3 places for autumn colour in south Lakeland

3 places for autumn colour in south Lakeland
Autumn trees beside Tarn Hows Lake District - image zoedawes

Beside Tarn Hows

What’s your favourite time of year? Some love the tantalizing flirtatiousness of spring, others the voluptuousness of summer days and for some it’s the crisp, frosty cold of winter. For me it’s always been autumn, with its vibrant colour, abundant produce, luminous light and the surprise of warm sunshine in between the rain and mist. With the Lake District on my doorstep, I take every opportunity to go LEAF-PEEPING (yes, that’s what it’s called in North America). On a recent stay at Knipefold Barn, near Hawkshead, I had the chance to experience early autumn colour in the Lake District.

Lake District view from Knipefold Barn, Cumbria - - zoedawes

Lake District view from Knipefold Barn

For a couple of days I drove, walked and sailed (if you can call the Windermere Car Ferry sailing!) around some of the loveliest scenery in the south of Cumbria. Here are 3 of my favourite beauty spots within a relatively short distance of Knipefold, where you can easily find plenty of vivacious autumn colour

1.  Waterhead at Ambleside

Waterhead at Ambleside - autumn in the Lake District - image zoedawes

Waterhead at Ambleside

The view from the top of Windermere at Waterhead, near Ambleside is sublime any time of year, but in autumn those huge trees that line the road, turn every shade of the rainbow. Across the lake, towards Brathay, you can see more trees, pushing each other out of the way to show off their coats of many colours. It’s a very popular place to stop to enjoy the view. I was there over half-term and there were plenty of children paddling in the water plus a group of students learning how to canoe.

Windermere from Waterhead, Ambleside lake district - photo zoedawes

Windermere from Waterhead

Pop into one of the hotels on the shore for a meal or grab a hot drink from one of the cafes nearby. Walk along the road past the lake to find the rather uninspiring, but very important ruins of Galava Roman Fort.
· · ·
● **Request A**: In the piece on autumn colour in south Lakeland, where did the writer stay near Hawkshead?
● **Request B**: Pick up the piece on autumn colour in south Lakeland after its last sentence and keep writing it.
· · ·
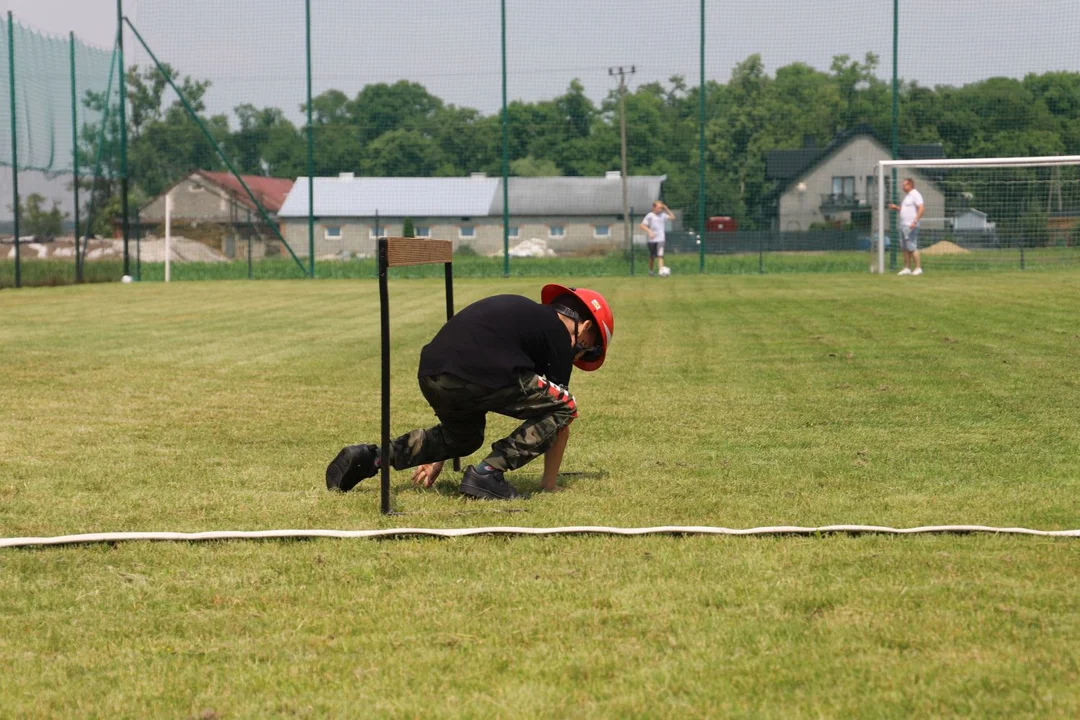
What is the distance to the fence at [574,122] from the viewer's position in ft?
99.4

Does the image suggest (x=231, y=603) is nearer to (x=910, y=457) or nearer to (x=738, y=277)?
(x=910, y=457)

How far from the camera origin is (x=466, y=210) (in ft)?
105

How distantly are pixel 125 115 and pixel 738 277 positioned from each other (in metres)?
15.4

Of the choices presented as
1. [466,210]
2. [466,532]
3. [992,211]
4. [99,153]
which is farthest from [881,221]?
[466,532]

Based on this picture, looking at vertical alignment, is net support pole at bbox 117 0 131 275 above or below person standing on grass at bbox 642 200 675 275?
above

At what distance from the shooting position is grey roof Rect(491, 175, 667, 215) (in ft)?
105

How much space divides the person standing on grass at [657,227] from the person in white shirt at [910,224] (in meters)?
5.24

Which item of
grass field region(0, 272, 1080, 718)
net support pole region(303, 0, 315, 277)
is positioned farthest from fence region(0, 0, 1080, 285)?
grass field region(0, 272, 1080, 718)

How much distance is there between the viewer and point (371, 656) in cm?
379

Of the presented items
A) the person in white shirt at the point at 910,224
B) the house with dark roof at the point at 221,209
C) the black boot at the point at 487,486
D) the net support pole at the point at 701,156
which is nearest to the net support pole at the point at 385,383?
the black boot at the point at 487,486

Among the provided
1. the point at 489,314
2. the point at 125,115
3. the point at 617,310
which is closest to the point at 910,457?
the point at 489,314

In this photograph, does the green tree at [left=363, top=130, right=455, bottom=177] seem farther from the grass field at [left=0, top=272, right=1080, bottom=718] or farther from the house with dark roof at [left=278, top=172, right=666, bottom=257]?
the grass field at [left=0, top=272, right=1080, bottom=718]

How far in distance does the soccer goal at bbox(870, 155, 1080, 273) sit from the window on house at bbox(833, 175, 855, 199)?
1.08 metres

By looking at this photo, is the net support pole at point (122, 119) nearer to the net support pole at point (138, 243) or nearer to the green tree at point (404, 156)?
the net support pole at point (138, 243)
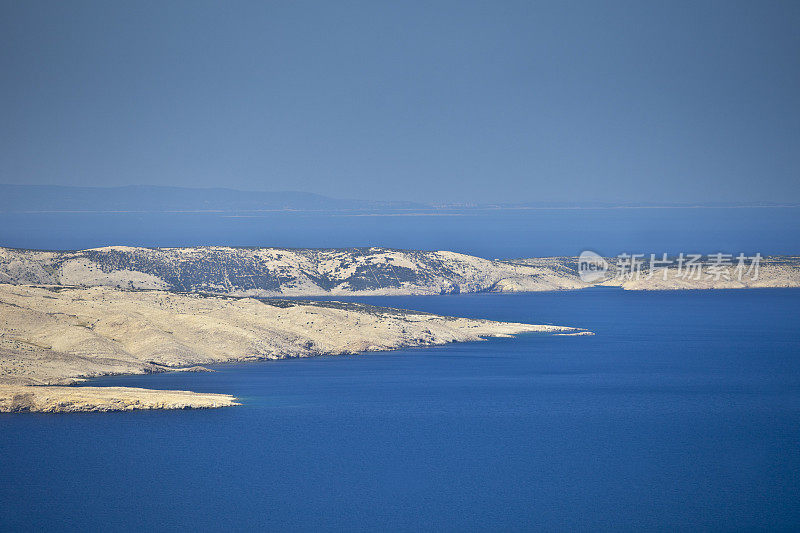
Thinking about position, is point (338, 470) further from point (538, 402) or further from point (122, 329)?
point (122, 329)

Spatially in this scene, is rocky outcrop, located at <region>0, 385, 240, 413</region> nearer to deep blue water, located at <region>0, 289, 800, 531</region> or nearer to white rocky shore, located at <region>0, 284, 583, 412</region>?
white rocky shore, located at <region>0, 284, 583, 412</region>

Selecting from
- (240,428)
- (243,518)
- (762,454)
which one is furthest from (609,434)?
(243,518)

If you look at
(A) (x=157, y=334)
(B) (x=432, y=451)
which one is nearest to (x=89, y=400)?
(A) (x=157, y=334)

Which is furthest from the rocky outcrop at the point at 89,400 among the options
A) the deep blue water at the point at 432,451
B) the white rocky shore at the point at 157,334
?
the deep blue water at the point at 432,451

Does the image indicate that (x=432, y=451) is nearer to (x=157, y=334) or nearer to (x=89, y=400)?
(x=89, y=400)

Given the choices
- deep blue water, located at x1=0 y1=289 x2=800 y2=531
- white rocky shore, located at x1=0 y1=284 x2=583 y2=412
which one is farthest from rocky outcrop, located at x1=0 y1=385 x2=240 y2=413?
deep blue water, located at x1=0 y1=289 x2=800 y2=531

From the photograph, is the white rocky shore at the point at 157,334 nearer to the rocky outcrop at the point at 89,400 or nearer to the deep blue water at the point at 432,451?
the rocky outcrop at the point at 89,400
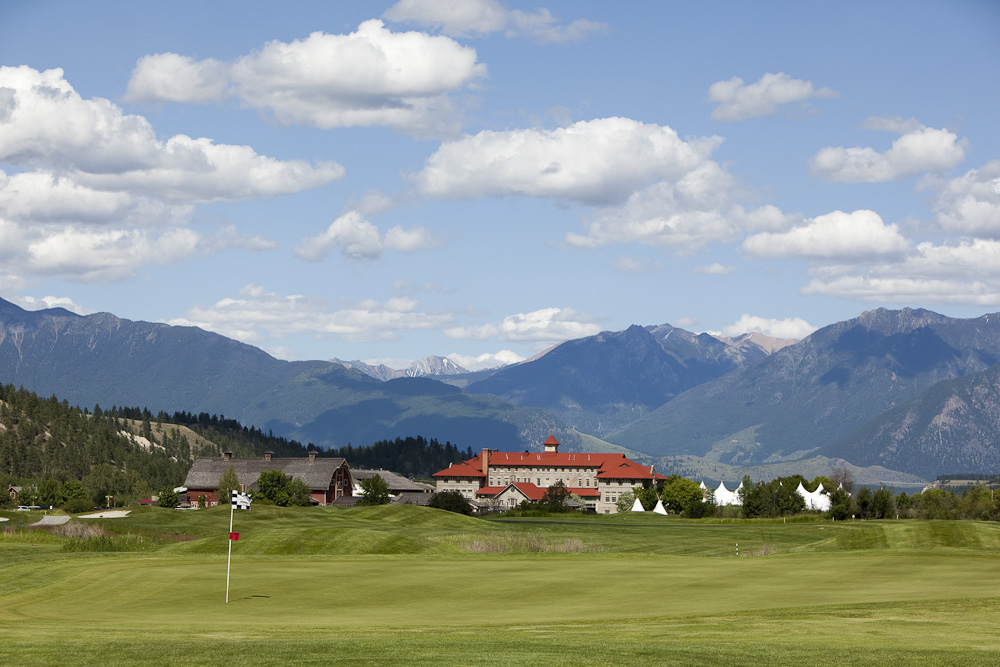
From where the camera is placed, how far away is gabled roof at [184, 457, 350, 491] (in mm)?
189750

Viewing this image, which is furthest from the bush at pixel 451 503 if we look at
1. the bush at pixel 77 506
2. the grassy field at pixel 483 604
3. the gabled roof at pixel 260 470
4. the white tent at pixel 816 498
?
the grassy field at pixel 483 604

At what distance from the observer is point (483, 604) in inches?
1559

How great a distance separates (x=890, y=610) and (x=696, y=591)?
31.1 ft

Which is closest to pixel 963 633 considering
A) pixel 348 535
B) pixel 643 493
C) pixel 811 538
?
pixel 348 535

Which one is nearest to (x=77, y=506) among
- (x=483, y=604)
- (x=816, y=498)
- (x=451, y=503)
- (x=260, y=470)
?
(x=260, y=470)

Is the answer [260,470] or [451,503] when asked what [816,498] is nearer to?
[451,503]

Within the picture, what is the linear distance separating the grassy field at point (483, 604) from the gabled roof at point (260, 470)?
116603mm

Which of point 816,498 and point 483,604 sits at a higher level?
point 483,604

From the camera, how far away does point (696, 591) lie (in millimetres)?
42125

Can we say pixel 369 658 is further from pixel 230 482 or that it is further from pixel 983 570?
pixel 230 482

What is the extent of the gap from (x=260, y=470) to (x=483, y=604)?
159750mm

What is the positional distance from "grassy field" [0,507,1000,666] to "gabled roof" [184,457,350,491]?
Result: 116603 millimetres

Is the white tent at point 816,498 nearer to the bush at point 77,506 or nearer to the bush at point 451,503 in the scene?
the bush at point 451,503

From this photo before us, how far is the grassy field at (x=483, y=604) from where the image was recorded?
25.4 meters
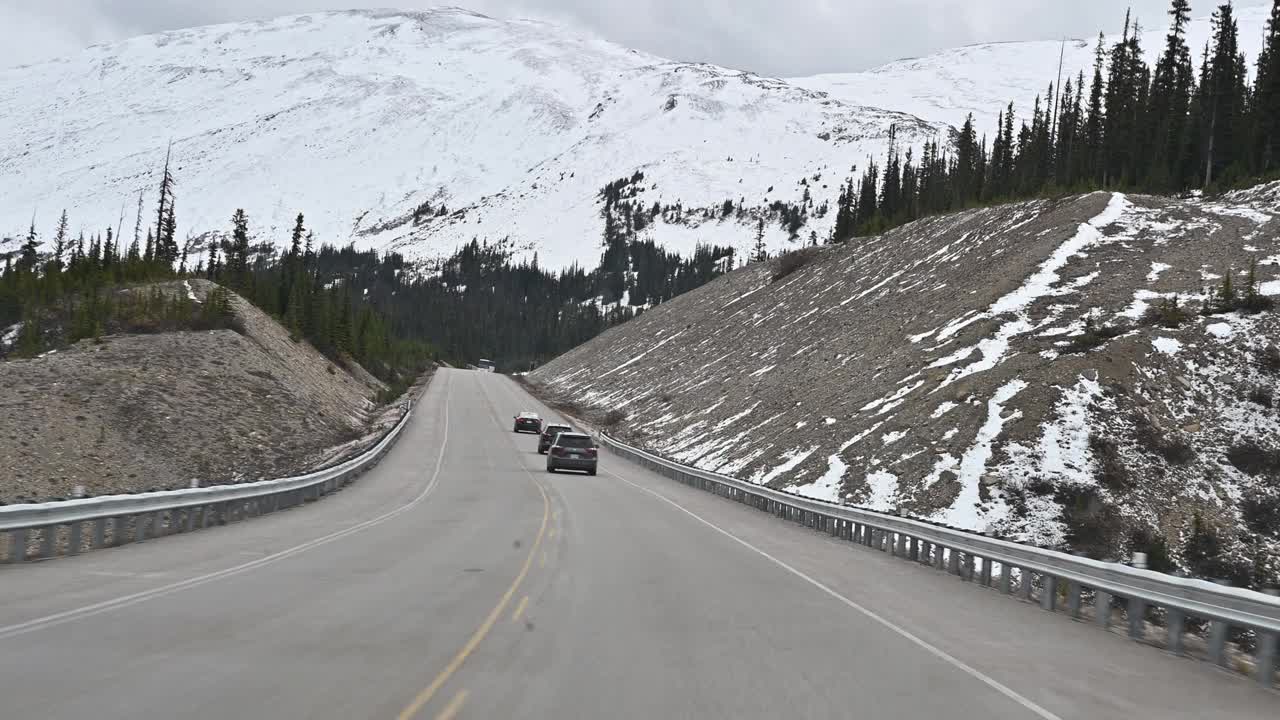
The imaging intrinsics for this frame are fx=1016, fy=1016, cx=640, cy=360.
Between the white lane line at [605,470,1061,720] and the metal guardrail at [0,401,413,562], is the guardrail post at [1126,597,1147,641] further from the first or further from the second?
the metal guardrail at [0,401,413,562]

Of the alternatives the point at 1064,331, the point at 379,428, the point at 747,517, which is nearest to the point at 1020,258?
the point at 1064,331

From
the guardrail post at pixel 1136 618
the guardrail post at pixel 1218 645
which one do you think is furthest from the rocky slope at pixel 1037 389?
the guardrail post at pixel 1218 645

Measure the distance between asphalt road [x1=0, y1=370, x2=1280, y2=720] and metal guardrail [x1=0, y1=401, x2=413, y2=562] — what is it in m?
0.57

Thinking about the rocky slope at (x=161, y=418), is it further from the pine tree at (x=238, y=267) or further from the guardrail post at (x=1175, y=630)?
the guardrail post at (x=1175, y=630)

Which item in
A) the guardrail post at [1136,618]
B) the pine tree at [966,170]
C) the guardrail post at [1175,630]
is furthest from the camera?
the pine tree at [966,170]

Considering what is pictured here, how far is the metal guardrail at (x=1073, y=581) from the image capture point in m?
9.88

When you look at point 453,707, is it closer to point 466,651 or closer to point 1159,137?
point 466,651

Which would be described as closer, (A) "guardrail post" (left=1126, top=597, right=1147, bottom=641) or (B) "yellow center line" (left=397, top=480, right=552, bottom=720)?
(B) "yellow center line" (left=397, top=480, right=552, bottom=720)

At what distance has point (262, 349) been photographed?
56.6 m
· · ·
● **Output A**: Knipefold Barn

● **Output B**:
2.  Tarn Hows 

Tarn Hows in early autumn, lake district - photo zoedawes

Tarn Hows in early autumn

One of the most popular autumn walks in the Lake District is round pretty Tarn Hows, between Hawkshead and Ambleside. Tarn Hows, originally 3 smaller tarns, is planted with a combination of fir trees and a wide variety of native English deciduous trees, giving it some of the best autumn colour in October and November. You can walk either clockwise past Tom Gill Waterfalls or anti-clockwise, which is the way I always go. A herd of Belted Galloways was grazing quietly beside the water, their munching adding a quiet counterpoint to the bird-song and rustling of leaves. When the sun came out it seemed to set the trees on fire …

Autumn colour at Tarn Hows in autumn Lake District - image zoedawes

Tarn Hows in autumn sun

The circular route is suitable for all access with relatively small inclines. You can borrow a Tramper from the National Trust office in the car park if they are open.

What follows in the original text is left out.